È stato avviato il progetto Patos. Si tratta di una sorta di”laboratorio per il territorio” realizzato attraverso un partenariato pubblico-privato, costituito da Comuni, consorzi, associazioni di categoria, cooperative, istituti professionali, università.

L’obiettivo è quello di garantire le condizioni per la valorizzazione del patrimonio artistico e culturale del sud-ovest sardo, attivando lo sviluppo del turismo e l’inserimento professionale. Il tutto secondo i principi del trattato di Amsterdam, il quale ha fissato, a livello europeo, delle strategie coordinate per la lotta alla disoccupazione.  L’iniziativa rientra nei piani della comunità europea. Il progetto Patos (un acronimo che significa: Patrimonio Artistico e Turistico per l’Occupabilità nel Sulcis) è stato finanziato nell’ambito dell’Equal, cioè la nuova strategia della Comunità Europea per favorire capacità d’inserimento professionale, spirito imprenditoriale, capacità di adattamento e uguaglianza delle opportunità.

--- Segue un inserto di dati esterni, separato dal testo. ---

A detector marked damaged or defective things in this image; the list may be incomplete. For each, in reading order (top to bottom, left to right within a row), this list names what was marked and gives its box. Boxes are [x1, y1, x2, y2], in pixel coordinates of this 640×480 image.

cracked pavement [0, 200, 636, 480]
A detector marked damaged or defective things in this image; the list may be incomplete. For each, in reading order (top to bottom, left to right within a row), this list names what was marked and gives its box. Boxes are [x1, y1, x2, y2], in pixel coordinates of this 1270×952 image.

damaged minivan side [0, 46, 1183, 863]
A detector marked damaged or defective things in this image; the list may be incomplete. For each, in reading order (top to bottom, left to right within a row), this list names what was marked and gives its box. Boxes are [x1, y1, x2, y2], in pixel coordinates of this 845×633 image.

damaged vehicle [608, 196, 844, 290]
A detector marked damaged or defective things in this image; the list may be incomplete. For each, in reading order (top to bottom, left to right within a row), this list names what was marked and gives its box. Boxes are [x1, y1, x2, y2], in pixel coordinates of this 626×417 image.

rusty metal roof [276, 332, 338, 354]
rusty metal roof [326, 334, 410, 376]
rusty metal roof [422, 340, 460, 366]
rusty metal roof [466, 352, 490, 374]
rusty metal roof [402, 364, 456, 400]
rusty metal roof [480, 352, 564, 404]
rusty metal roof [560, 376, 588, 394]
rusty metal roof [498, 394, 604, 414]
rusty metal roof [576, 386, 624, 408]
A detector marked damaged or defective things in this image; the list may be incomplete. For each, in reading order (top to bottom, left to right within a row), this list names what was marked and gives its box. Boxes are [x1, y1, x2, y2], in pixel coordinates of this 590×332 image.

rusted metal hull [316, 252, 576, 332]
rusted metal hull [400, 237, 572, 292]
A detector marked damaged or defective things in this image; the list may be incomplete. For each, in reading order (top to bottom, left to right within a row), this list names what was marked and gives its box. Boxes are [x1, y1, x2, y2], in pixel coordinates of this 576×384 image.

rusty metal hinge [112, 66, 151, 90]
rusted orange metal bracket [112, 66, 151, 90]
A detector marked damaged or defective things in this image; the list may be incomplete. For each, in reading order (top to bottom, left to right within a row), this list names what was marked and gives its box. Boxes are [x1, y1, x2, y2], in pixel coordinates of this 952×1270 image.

Il tutto attraverso le cosiddette partnership locali e settoriali. Il sud ovest sardo ha risposto alla grande coinvolgendo sette comuni (S.Antioco, Carbonia, S.Giovanni Suergiu, Giba, S.Anna Arresi, Calasetta, Villamassargia). l’Università di Cagliari, la Confartigianato, il consorzio turistico L’Altra Sardegna, l’Enap, la Cooperativa Studio 87 e la Fidia Sud. Il progetto è stato valutato uno dei migliori in campo nazionale ed ha ottenuto un finanziamento di 980 mila euro. Accanto ad iniziative a carattere territoriale sono previste anche delle cooperazioni internazionali. Partner francesi e spagnoli (rispettivamente della provincia della Creuse e di Teruel) stanno già lavorando ad alcuni progetti per lo sviluppo professionale ed il recupero di lavorazioni desuete. Il progetto Patos si divide in quattro fasi. La prima prevede la progettazione di itinerari turistici”Nonsolomare”, la realizzazione di un Itinerario Turistico Patos), la creazione di un portale web e la realizzazione di azioni di marketing. Sabato 3 maggio ci sarà una sorta di prologo di questa prima fase. Una straordinaria mostra fotografica sui nuraghi costieri del sud ovest verrà allestita nel centro culturale “I Sufeti”, a Sant’Antioco. La lezione inaugurale sarà tenuta dal professor Giovanni Lilliu e nell’occasione sarà presentato il libro “Le Colonne d’Ercole” di Sergio Frau. Sarà una tappa fondamentale per la riscoperta di alcune peculiarità del territorio.(e.c.)